4 Keys to Customer-Centered Product Design

The construction industry is seeing a growing shortage of workers, with a reported 247,000 job openings as of earlier this year. This labor shortage will continue to escalate as the workforce ages and baby boomers reach retirement age. These shortages are not unique to construction; you can find similar issues in healthcare and manufacturing. Products that reduce hours and increase safety become even more critical to a business, because employee availability is vital.

At Excellerate, the work we do makes our customer’s employees more efficient and safer. Applying a customer-centered approach to our design process enables us to create products that resonate with our customers. Our customer-centered design process is broken into four steps.

1) Identify Key Product Information

Customer research is a valuable aspect of product design, no matter where you are in a product’s life cycle. The goal of customer research is to discover and document information about the product’s users, providing data to lead the product design process. There are many user research methods, but the most frequent are user interviews, with question/answer sessions to gain insight into their experiences, problems and expectations of the product, and field studies, observing users in the environment in which the product is intended to be used. This research can guide future work and help validate product development decisions.

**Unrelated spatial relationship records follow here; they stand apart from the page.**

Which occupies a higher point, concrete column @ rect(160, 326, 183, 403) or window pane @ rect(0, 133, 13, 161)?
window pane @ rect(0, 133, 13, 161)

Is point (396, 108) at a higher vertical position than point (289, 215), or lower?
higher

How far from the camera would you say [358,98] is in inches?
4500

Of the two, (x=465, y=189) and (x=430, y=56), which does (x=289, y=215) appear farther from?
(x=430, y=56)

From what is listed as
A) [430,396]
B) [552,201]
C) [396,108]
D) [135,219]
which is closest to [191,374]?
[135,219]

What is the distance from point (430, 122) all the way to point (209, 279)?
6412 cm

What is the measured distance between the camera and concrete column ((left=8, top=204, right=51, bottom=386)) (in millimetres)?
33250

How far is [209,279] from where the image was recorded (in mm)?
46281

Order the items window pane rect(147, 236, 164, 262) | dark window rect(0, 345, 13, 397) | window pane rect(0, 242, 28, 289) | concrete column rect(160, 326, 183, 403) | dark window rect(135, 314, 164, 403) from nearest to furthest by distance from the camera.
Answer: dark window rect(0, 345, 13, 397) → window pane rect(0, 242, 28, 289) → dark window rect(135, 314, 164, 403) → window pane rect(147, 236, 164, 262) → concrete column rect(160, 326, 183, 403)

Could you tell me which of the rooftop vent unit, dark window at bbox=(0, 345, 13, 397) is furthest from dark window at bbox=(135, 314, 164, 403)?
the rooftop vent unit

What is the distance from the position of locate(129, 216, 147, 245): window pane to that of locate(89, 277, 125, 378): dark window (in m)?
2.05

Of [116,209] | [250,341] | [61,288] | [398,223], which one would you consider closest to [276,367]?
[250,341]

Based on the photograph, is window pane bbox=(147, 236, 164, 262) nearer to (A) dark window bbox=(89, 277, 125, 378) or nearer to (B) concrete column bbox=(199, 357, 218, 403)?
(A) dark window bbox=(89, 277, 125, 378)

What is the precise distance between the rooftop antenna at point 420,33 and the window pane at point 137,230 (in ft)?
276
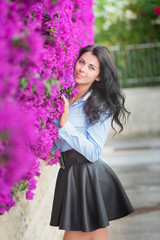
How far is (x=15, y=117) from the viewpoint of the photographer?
35.0 inches

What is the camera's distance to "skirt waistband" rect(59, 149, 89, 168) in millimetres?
2598

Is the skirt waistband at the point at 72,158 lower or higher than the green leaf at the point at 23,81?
lower

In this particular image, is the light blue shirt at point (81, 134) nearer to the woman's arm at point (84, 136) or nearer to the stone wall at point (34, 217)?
the woman's arm at point (84, 136)

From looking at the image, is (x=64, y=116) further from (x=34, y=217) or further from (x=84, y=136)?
(x=34, y=217)

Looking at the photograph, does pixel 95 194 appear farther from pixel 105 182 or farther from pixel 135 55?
pixel 135 55

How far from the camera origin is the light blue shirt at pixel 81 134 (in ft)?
7.85

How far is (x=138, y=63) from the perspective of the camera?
1250 centimetres

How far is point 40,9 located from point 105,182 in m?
1.41

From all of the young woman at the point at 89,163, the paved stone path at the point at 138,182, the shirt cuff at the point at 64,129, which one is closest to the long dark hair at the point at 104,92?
the young woman at the point at 89,163

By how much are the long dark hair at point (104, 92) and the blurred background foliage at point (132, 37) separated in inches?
376

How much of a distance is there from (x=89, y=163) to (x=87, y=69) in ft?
2.11

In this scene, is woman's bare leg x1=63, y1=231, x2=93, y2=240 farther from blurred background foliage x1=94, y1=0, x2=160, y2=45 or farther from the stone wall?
blurred background foliage x1=94, y1=0, x2=160, y2=45

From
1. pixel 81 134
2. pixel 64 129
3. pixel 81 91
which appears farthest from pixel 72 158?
pixel 81 91

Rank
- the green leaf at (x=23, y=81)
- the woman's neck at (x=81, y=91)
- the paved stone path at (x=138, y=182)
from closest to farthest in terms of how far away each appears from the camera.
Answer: the green leaf at (x=23, y=81)
the woman's neck at (x=81, y=91)
the paved stone path at (x=138, y=182)
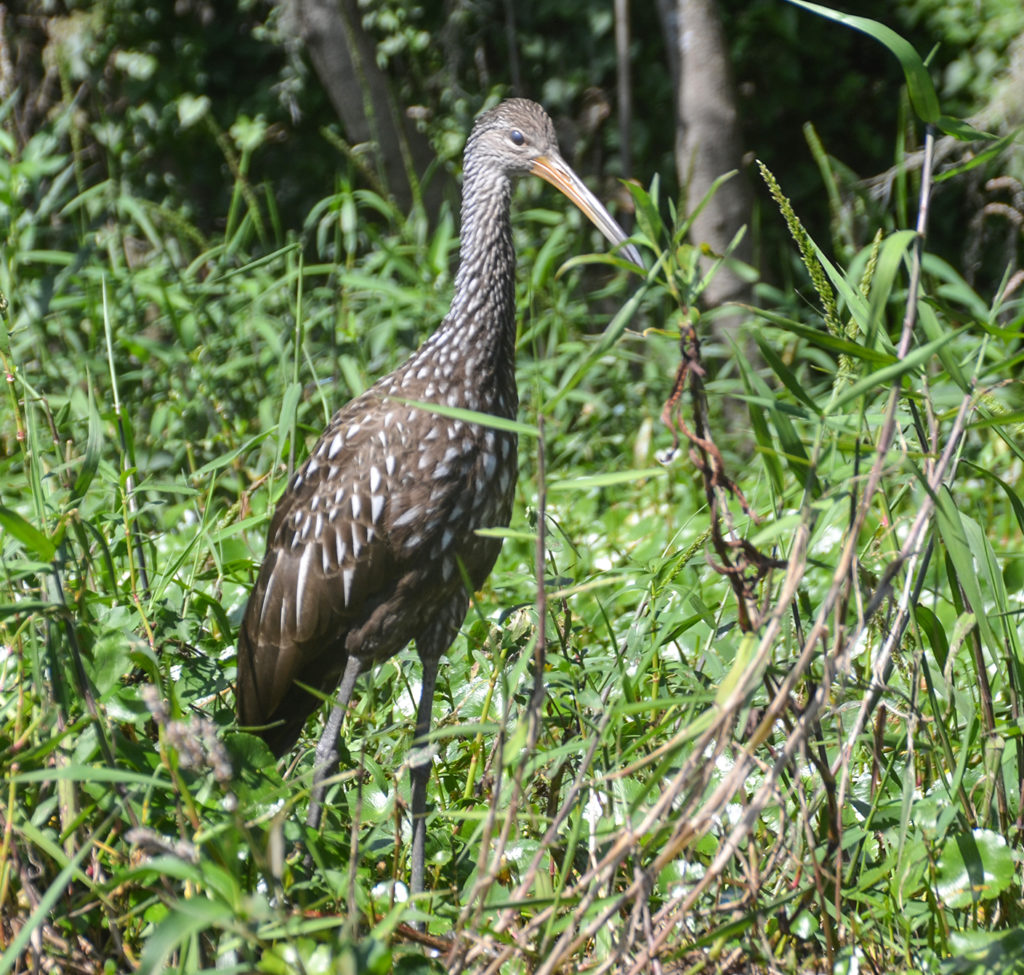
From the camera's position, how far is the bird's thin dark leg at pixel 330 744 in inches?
83.9

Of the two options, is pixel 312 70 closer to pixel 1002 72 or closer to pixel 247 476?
pixel 247 476

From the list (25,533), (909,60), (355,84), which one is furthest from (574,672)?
(355,84)

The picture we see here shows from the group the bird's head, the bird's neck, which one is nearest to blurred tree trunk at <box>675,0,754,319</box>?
the bird's head

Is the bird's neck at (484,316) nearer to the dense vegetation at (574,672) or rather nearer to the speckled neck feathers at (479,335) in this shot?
the speckled neck feathers at (479,335)

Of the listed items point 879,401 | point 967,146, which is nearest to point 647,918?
point 879,401

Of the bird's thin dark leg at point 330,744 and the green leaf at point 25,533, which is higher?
the green leaf at point 25,533

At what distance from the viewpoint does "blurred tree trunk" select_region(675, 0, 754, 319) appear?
502 cm

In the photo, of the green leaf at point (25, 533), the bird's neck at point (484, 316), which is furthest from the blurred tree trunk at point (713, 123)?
the green leaf at point (25, 533)

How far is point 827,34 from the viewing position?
6027mm

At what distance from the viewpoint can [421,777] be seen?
88.2 inches

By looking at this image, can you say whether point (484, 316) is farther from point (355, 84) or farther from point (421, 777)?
point (355, 84)

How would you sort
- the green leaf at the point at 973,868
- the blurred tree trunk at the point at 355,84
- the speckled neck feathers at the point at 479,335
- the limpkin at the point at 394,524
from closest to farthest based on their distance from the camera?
1. the green leaf at the point at 973,868
2. the limpkin at the point at 394,524
3. the speckled neck feathers at the point at 479,335
4. the blurred tree trunk at the point at 355,84

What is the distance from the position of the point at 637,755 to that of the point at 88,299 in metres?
2.68

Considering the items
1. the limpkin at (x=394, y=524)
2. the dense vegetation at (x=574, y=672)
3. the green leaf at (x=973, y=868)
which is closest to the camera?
the dense vegetation at (x=574, y=672)
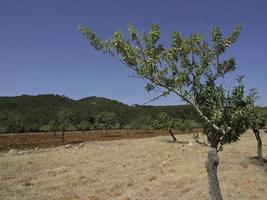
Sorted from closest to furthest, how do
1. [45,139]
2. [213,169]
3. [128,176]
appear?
[213,169], [128,176], [45,139]

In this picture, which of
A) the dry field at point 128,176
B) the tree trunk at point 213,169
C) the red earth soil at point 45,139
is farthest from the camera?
the red earth soil at point 45,139

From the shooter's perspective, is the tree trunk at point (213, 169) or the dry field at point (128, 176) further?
the dry field at point (128, 176)

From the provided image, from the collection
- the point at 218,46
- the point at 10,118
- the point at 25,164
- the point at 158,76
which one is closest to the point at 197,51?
the point at 218,46

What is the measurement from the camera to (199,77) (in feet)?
52.9

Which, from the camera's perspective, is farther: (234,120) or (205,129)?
(205,129)

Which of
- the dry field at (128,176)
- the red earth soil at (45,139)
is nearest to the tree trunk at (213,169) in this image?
the dry field at (128,176)

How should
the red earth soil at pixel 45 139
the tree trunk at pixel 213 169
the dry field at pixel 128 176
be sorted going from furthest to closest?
the red earth soil at pixel 45 139 < the dry field at pixel 128 176 < the tree trunk at pixel 213 169

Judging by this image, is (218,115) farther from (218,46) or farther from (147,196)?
(147,196)

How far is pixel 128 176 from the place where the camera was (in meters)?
30.2

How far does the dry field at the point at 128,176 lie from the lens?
80.6ft

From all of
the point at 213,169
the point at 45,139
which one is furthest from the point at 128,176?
the point at 45,139

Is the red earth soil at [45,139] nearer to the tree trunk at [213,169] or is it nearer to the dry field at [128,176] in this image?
the dry field at [128,176]

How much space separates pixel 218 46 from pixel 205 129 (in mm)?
3994

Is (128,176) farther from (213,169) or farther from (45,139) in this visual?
(45,139)
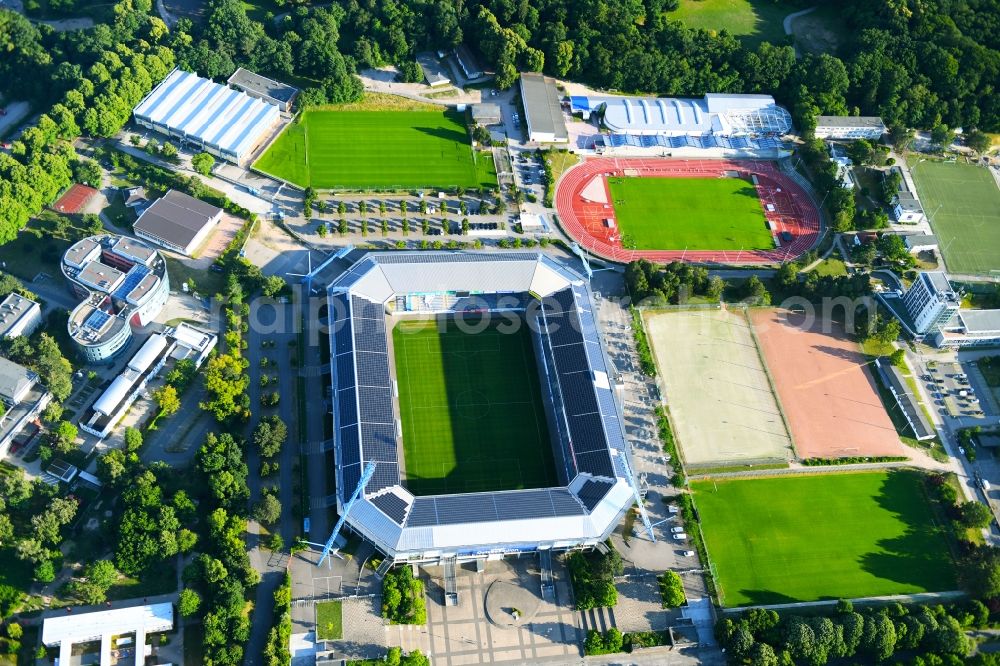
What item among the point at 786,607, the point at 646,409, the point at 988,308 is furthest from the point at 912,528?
the point at 988,308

2) Convert Insights Into Design

After developing a good understanding of the user, a detailed set of customer and functional requirements are created. Examples include:

  • Customer requirements for product to be highly visible in low light. The functional requirement to meet this could be specifying high-visibility paint on the unit.
  • Customer requirements for product to be used both indoors and outdoors. The functional requirement would be specifying the level of protection from the elements.

The product design team uses the information to guide the design, ensuring that the product meets all requirements. Without such insights into the design process, the outcome could be lost revenue due to the customer not buying because the product does not meet their needs.

3) Evaluate Design Concepts

Once you have an initial design concept, it is time to evaluate that concept with end-users. This evaluation allows the product team to identify the best solutions and enable further refinement of the design. Design feedback may be based on sketches, physical prototypes or functional prototypes provided to users who provided input and their interaction with the concept. The results are used to inform design decisions and ensure the end product will enable users to meet their goals.

4) Repeat for Insight

While a single round of end-user research provides valuable information for the product design team, product development is a continual process. With new insights from end-user evaluations, the design team can refine the design, iterating through product versions and end-user research as needed until reaching a final product. End-user research may also be conducted on released products to validate marketing claims and identify new user requirements to be incorporated into a future product.

Customer-centered design is a great process for design, providing confidence that your product will help its users accomplish their goals, leading to increased sales and lower customer service costs. Tailoring products for people in specific contexts and with specific tasks also leads to safer products. The process can be incorporated into agile, waterfall and other project management methodologies.

Putting the product design team in close contact with users very often leads to a more profound sense of empathy with the customer. This is essential in creating effective and efficient designs.